Men of Capital examines British-ruled Palestine in the 1930s and 1940s through a focus on economy. In a departure from the expected histories of Palestine, this book illuminates dynamic class constructions that aimed to shape a pan-Arab utopia in terms of free trade, profit accumulation, and private property. And in so doing, it positions Palestine and Palestinians in the larger world of Arab thought and social life, moving attention away from the limiting debates of Zionist–Palestinian conflict. Reading Palestinian business periodicals, records, and correspondence, Sherene Seikaly reveals how capital accumulation was central to the conception of the ideal "social man." Here we meet a diverse set of characters―the man of capital, the frugal wife, the law-abiding Bedouin, the unemployed youth, and the abundant farmer―in new spaces like the black market, cafes and cinemas, and the idyllic Arab home. Seikaly also traces how British colonial institutions and policies regulated wartime austerity regimes, mapping the shortages of basic goods―such as the vegetable crisis of 1940―to the broader material disparities among Palestinians and European Jews. Ultimately, she shows that the economic is as central to social management as the political, and that an exclusive focus on national claims and conflicts hides the more complex changes of social life in Palestine.
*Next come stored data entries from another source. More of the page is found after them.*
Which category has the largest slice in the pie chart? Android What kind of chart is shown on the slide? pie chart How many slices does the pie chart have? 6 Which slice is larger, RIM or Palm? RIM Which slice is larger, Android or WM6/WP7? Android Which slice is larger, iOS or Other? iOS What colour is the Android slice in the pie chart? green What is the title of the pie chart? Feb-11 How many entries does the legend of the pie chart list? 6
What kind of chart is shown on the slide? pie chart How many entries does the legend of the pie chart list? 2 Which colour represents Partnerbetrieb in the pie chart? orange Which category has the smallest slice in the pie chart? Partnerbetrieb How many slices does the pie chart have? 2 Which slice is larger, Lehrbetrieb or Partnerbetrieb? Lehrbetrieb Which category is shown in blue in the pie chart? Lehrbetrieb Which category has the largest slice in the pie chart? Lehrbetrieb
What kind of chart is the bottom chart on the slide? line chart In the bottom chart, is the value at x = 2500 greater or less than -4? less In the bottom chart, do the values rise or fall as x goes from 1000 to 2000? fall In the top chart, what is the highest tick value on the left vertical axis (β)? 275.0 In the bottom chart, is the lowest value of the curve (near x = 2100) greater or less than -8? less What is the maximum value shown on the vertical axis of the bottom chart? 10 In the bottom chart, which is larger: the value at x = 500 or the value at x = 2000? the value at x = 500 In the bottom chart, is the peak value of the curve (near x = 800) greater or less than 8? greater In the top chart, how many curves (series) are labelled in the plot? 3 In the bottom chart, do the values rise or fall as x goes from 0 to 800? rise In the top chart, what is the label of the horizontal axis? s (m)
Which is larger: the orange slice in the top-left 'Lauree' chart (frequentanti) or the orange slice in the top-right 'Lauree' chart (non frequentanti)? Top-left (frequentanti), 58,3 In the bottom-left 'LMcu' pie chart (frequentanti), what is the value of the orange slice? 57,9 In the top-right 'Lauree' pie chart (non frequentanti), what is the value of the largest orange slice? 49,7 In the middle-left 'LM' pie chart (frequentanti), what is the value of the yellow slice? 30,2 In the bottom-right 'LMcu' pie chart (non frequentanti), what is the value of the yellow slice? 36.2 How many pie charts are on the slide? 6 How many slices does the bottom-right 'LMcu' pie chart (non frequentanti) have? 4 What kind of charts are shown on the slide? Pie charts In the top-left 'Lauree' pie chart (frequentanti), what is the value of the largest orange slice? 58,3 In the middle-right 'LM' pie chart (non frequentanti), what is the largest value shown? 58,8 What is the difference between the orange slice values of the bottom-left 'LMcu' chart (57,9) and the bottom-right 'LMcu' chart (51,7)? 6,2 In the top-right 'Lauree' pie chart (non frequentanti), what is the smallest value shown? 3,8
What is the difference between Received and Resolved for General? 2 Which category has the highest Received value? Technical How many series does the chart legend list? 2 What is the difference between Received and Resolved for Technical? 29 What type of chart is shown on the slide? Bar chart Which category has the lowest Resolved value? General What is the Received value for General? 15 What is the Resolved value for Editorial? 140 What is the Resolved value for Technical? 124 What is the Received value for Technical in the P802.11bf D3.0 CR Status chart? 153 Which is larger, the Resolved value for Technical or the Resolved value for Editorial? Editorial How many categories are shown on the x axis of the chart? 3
Sherene Seikaly is Associate Professor of History at the University of California, Santa Barbara. Seikaly is the editor of the Arab Studies Journal, co-founder and co-editor of Jadaliyya e-zine, an editor of Journal of Palestine Studies, a policy member of Al-Shabaka, the Palestinian Policy Network, and an advisory member of R-Shief Online Archive Project. Seikaly's Men of Capital: Scarcity and Economy in Mandate Palestine (Stanford University Press, 2016) explores how Palestinian capitalists and British colonial officials used economy to shape territory, nationalism, the home, and the body. She has published in academic journals such as International Journal of Middle East Studies and Journal of Middle East Women's Studies as well as in online venues including Jadaliyya, Mada Masr, and 7iber.
Read for class but I appreciate the insight and approach of this work -- underscoring the importance of studying Palestinian commercial elites and their role in defining modernity vis a vis the establishment of the concept of the "social men," that is deeply rooted in capital accumulation and the growing economics knowledge.
Written for a more academically minded audience, Seikaly explores the intersections between British colonial rule of Palestine and the economic elite seeking both tutelage at the hands of the British (and the West more broadly) and independence from the British and the ability to resist the growing Zionist presence in Palestine.